On the other hand, Old Spice chooses to entice us no longer with stinky, old fishermen. Instead, they caught up with the new trend to flaunt some girl parts at the camera. It's probably a desperate ploy to keep up with the scandalous Tag and Axe commercials often featuring "bad" behavior. And it works. That commercial sticks in my memory, and it reminds me of how I like Old Spice. Sure, the girl is gross, but it gets the job done.

Do the ends justify the means?

Homer can't relate.

It's refreshing to actually venture outside of a liberal college culture and see some real opinions out there that are not deeply rooted in Full House.
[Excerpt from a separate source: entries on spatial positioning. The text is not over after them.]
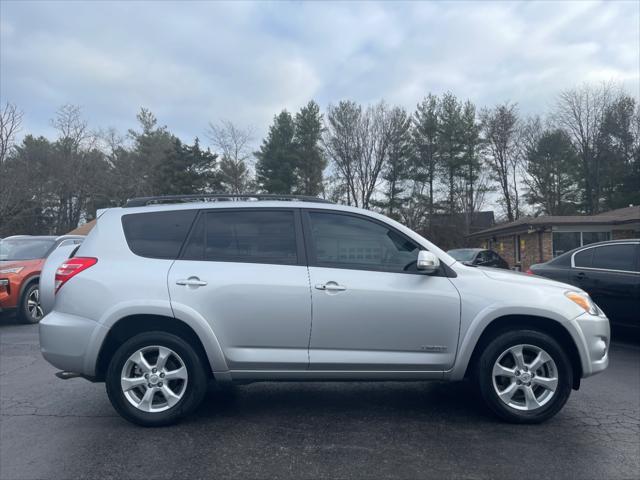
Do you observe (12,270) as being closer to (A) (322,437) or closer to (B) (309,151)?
(A) (322,437)

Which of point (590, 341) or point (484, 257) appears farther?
point (484, 257)

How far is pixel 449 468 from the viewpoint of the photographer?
3.46m

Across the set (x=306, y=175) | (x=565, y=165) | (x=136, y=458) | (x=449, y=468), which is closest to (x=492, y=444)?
(x=449, y=468)

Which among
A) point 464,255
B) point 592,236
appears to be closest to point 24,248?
point 464,255

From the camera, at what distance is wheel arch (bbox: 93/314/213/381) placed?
4262mm

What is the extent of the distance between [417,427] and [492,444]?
1.98 feet

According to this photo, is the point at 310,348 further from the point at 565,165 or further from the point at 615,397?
the point at 565,165

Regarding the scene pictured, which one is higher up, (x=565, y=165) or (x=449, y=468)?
(x=565, y=165)

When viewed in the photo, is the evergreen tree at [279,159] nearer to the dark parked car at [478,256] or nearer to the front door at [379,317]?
the dark parked car at [478,256]

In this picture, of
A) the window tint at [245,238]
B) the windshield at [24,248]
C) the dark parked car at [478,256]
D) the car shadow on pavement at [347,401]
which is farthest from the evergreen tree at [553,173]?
the window tint at [245,238]

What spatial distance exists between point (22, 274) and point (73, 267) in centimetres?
655

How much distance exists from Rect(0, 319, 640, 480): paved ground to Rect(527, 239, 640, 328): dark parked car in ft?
7.81

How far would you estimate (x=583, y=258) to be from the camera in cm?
840

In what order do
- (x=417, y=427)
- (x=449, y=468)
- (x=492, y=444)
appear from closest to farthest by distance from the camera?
(x=449, y=468)
(x=492, y=444)
(x=417, y=427)
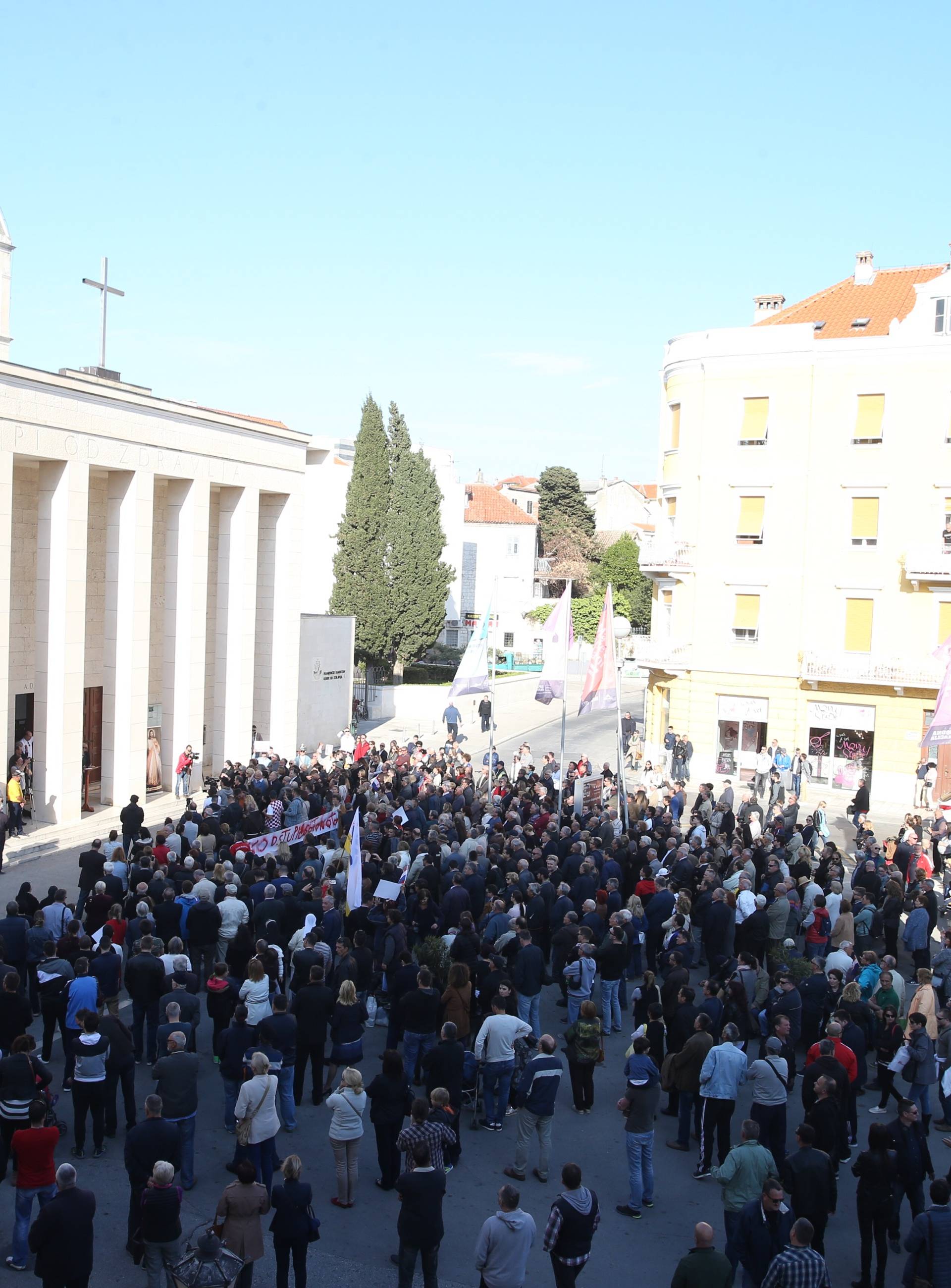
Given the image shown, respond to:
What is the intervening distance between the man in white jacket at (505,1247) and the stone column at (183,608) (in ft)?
67.5

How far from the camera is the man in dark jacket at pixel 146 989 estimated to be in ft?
37.4

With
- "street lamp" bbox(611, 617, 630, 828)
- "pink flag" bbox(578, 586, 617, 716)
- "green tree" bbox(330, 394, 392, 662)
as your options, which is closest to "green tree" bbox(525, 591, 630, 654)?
"green tree" bbox(330, 394, 392, 662)

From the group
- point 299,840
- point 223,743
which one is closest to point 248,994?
point 299,840

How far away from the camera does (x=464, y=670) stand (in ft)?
76.6

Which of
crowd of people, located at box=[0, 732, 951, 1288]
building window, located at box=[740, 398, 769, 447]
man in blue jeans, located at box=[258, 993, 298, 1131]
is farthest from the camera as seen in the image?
building window, located at box=[740, 398, 769, 447]

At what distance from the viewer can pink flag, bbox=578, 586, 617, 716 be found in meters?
21.7

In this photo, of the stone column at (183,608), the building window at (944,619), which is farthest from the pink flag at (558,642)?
the building window at (944,619)

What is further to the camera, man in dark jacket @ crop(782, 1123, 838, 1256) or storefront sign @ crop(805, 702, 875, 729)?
storefront sign @ crop(805, 702, 875, 729)

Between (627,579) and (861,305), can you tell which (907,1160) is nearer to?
(861,305)

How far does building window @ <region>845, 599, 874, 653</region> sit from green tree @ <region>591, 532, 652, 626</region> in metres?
41.7

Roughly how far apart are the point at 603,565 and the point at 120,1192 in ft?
227

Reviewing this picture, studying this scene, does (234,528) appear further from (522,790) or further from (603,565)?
(603,565)

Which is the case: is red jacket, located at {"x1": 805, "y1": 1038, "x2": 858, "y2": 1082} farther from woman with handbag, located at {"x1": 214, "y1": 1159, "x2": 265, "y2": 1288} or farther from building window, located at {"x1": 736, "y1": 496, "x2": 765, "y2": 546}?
building window, located at {"x1": 736, "y1": 496, "x2": 765, "y2": 546}

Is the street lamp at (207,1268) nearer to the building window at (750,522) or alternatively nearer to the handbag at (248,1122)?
the handbag at (248,1122)
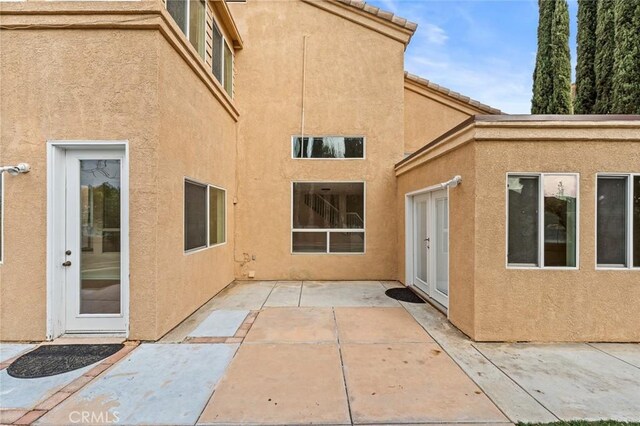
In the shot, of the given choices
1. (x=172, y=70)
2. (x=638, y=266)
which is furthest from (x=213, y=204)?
(x=638, y=266)

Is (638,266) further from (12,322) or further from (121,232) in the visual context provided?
(12,322)

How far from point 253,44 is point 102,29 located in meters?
4.70

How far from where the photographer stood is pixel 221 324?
4.90 metres

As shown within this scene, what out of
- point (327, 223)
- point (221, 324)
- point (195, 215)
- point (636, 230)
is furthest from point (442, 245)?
point (195, 215)

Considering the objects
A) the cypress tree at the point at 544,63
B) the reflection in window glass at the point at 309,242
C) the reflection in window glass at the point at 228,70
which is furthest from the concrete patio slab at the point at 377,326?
the cypress tree at the point at 544,63

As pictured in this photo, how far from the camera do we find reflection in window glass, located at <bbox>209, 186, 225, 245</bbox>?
256 inches

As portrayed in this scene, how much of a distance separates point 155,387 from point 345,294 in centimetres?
430

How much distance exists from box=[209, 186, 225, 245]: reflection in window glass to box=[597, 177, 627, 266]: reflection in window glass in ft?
22.5

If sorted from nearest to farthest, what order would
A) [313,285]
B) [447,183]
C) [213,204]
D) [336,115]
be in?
[447,183], [213,204], [313,285], [336,115]

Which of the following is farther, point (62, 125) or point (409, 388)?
point (62, 125)

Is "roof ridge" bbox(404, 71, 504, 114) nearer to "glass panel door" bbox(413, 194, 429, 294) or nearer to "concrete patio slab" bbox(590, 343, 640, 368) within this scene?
"glass panel door" bbox(413, 194, 429, 294)

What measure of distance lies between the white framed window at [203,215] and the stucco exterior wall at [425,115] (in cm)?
583

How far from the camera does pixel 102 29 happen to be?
4.29m

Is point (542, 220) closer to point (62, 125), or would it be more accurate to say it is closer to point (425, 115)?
point (425, 115)
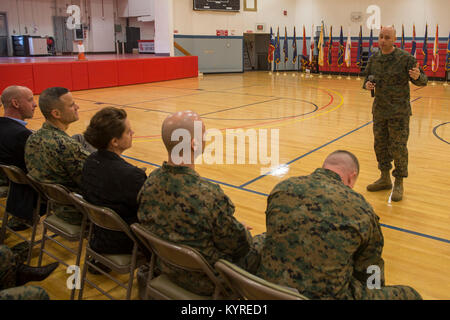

So I have discovered most of the world is dumbassed. It's delightful how no matter what your opinions are, you can express them in such a fashion that makes you an asshole. I want to know what happened to pleasant nonchalance. When did people start caring so much about the rest of the world? As far as I'm concerned, whatever works for me is fine. Spreading my ideology is the least of my worries.

That brings me to the whole concept of extremists. I hate them. To have such strong convictions is a very dangerous thing. We should learn from the present state of The Simpsons, with its new stream of non-sequitor plotlines, that maintaining one strategy of attack for anything will lead you to desperately seek relevance in the future. Hence the exaggerated attempts at post-modern comedy. Extremists have an inability to see clearly because they're too caught up "believing" in stuff. Evolution, man. You have to keep up to survive. Values are fleeting, but survival is crucial for, well, survival.

Right-wing misogynists are so funny. Cute little bastards.